= Basil Kobakhidze =

Former press secretary of the Georgian Orthodox Church
Archpriest Basil Kobakhidze (secular last name Kobakhidze, in Georgian ბასილ კობახიძე) is a former press secretary of the Georgian Orthodox Church (GOC).

Basil (Kobakhidze) was born in 1965. He was suspended in December 2004 for insulting and mocking at the Church and the priests. For example, he criticized Ilia II on repeated occasions (mainly for GOC's departure from ecumenical movement and putting Georgia "outside the united family of European Christianity").
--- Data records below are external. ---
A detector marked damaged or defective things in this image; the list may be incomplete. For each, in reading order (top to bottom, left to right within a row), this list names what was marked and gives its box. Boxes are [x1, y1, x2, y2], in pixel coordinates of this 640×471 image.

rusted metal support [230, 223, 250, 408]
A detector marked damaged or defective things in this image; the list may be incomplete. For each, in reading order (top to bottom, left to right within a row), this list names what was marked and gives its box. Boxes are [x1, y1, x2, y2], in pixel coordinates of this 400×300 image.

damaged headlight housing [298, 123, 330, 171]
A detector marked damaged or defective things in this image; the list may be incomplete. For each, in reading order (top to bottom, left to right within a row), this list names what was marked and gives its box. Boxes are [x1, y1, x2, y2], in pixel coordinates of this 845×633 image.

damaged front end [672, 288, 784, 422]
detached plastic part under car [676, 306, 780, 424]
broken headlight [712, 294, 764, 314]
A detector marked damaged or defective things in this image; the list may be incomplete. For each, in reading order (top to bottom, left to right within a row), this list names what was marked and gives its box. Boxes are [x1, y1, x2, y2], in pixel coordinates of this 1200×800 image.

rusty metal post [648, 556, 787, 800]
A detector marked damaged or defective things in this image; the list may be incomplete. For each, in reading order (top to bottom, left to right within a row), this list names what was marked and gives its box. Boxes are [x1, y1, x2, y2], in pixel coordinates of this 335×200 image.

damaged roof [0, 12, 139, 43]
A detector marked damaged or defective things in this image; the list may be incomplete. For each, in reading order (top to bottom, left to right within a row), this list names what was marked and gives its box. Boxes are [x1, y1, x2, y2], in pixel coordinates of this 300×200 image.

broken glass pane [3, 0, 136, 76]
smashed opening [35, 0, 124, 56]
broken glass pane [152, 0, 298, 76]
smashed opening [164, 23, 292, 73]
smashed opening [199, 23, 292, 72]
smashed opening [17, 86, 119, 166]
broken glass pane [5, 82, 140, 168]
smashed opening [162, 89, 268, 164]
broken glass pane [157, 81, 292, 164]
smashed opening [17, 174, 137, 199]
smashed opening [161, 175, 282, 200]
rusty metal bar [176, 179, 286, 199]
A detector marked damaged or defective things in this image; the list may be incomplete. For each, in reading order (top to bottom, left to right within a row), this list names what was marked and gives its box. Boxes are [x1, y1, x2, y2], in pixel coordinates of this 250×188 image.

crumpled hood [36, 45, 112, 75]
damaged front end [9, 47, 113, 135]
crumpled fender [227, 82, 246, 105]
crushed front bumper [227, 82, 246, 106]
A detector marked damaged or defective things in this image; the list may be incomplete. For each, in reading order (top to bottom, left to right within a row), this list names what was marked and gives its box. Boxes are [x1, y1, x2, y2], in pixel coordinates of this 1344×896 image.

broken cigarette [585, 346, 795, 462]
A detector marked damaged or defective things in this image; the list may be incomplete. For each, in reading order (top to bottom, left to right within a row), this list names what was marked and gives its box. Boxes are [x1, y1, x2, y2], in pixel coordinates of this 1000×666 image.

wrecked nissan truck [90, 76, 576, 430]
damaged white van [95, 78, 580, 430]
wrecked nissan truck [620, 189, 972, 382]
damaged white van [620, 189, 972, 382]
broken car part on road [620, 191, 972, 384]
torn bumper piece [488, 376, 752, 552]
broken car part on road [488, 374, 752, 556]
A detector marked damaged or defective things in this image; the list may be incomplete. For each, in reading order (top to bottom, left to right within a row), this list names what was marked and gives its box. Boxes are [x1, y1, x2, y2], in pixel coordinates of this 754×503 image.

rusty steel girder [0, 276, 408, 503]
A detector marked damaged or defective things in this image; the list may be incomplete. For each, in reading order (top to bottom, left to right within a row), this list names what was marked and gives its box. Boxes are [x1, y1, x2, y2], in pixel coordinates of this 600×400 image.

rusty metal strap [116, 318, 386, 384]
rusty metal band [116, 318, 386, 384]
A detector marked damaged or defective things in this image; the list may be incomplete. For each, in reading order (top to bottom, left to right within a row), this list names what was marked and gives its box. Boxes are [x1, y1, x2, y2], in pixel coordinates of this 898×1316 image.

In February 2005, Basil (Kobakhidze) was defrocked (according to him, of his own free will). Then he gave a lot of anti-Church interviews, expressed his support for the Ukrainian Greek Catholic Church, took part in protests against the president of Belarus Alexander Lukashenko etc. He also was an expert for the Center for Religious Studies, the website of which (http://religion.ge/) is now unavailable.

On 21 January 2006, Bishop Christopher (Tsamalaidze) and Archpriest Basil (Kobakhidze) participated in celebrations of the national Ukrainian holiday – the Day of Unity,– and concelebrated with the primate of the Ukrainian Orthodox Church – Kyivan Patriarchate Filaret (Denisenko).